Consignes
A. D'après le texte sur le travail domestique en Allemagne, quel revenu mensuel maximal correspond à un « emploi mineur » ?
B. Reprenez, s'il vous plaît, le texte sur le travail domestique en Allemagne et poursuivez-le à partir de sa dernière phrase.

Texte fourni
━━━━
En Allemagne, par exemple, les législations relatives à l’emploi et à la migration créent les conditions de l’exclusion des immigré(e)s ressortissant(e)s des pays tiers. Dans ce pays, où le service domestique est notamment assuré par des femmes qui mettent en place un système de rotation (ne dépassant pas trois mois, la durée de leur visa ou de l’autorisation de séjour touristique) afin de ne pas sombrer dans l’illégalité et de pouvoir prendre en charge les tâches reproductives dans leur pays d’origine, des mesures ont été prises pour résorber le travail non déclaré, notamment pour les emplois relevant de « geringfügige Beschäftigung », c’est-à-dire d’un « emploi mineur » à savoir quelques heures de travail par semaine pour un revenu ne dépassant pas quatre cents euros mensuels. Des mesures fiscales et une baisse des charges sociales visent à inciter les employeurs à déclarer leur(s) employé(e)s.
━━━━
Données fournies
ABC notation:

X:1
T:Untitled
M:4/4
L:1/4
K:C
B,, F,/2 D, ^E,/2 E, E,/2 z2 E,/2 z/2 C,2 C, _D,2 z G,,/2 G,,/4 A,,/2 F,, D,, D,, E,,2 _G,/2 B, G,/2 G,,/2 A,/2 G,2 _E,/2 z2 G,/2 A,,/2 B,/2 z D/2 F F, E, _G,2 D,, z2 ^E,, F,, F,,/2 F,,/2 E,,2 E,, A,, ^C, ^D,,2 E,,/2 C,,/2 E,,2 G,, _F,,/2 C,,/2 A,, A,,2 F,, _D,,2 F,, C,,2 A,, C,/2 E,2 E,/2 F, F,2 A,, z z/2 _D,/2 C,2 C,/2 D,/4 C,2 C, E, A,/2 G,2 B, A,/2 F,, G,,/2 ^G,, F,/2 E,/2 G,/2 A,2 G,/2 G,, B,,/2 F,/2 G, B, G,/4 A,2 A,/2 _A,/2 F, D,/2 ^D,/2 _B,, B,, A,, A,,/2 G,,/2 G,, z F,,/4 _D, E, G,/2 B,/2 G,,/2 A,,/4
━━━━
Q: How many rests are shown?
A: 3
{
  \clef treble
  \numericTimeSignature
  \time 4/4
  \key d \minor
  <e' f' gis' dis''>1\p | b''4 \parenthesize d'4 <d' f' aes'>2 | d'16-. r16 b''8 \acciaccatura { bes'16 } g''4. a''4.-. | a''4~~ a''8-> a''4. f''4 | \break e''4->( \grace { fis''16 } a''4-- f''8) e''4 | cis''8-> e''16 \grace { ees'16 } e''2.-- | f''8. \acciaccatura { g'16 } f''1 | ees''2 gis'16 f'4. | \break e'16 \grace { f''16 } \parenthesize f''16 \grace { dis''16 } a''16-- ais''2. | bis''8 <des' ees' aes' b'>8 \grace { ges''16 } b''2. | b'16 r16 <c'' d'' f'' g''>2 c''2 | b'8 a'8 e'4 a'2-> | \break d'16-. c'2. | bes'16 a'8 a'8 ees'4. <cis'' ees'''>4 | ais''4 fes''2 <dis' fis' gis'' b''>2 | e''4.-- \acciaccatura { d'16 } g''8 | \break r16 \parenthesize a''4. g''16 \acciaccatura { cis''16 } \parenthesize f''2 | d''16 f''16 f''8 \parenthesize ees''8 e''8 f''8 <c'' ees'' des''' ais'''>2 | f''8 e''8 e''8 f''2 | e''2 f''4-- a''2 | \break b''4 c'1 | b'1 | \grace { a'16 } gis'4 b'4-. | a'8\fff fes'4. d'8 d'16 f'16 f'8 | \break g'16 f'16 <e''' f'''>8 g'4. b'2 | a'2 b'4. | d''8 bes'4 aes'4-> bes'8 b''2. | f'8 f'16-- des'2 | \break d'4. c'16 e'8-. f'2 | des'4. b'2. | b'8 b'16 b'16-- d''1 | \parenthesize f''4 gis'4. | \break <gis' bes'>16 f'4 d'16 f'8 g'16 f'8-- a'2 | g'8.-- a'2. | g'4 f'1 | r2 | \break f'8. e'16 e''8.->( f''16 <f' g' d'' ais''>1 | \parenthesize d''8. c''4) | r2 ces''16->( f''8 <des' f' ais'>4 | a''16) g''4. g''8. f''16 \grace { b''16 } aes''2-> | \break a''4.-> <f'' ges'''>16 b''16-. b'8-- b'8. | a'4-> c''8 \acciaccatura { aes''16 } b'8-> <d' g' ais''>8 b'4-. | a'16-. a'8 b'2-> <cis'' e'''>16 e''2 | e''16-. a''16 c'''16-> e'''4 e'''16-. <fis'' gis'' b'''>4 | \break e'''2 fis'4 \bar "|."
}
━━━━
Réponses attendues
A. Un revenu ne dépassant pas quatre cents euros par mois.

B.
En outre, le programme de recrutement des employées de maison et de soins des pays d’Europe centrale et orientale (PECO) prévoit un titre de séjour temporaire ne pouvant excéder trois ans, non renouvelable immédiatement. Les détenteurs de ces permis ne bénéficieront pas de l’assurance-chômage puisqu’ils/ elles sont supposé(e)s quitter le territoire à la fin de leur contrat. De même, les formations dispensées par l’Office fédéral et visant à faciliter l’intégration (formation civique, connaissance du monde du travail) ne sont pas ouvertes aux femmes recrutées par l’Agence pour l’emploi pour travailler dans les services à la personne du fait de leur présence temporaire sur le territoire.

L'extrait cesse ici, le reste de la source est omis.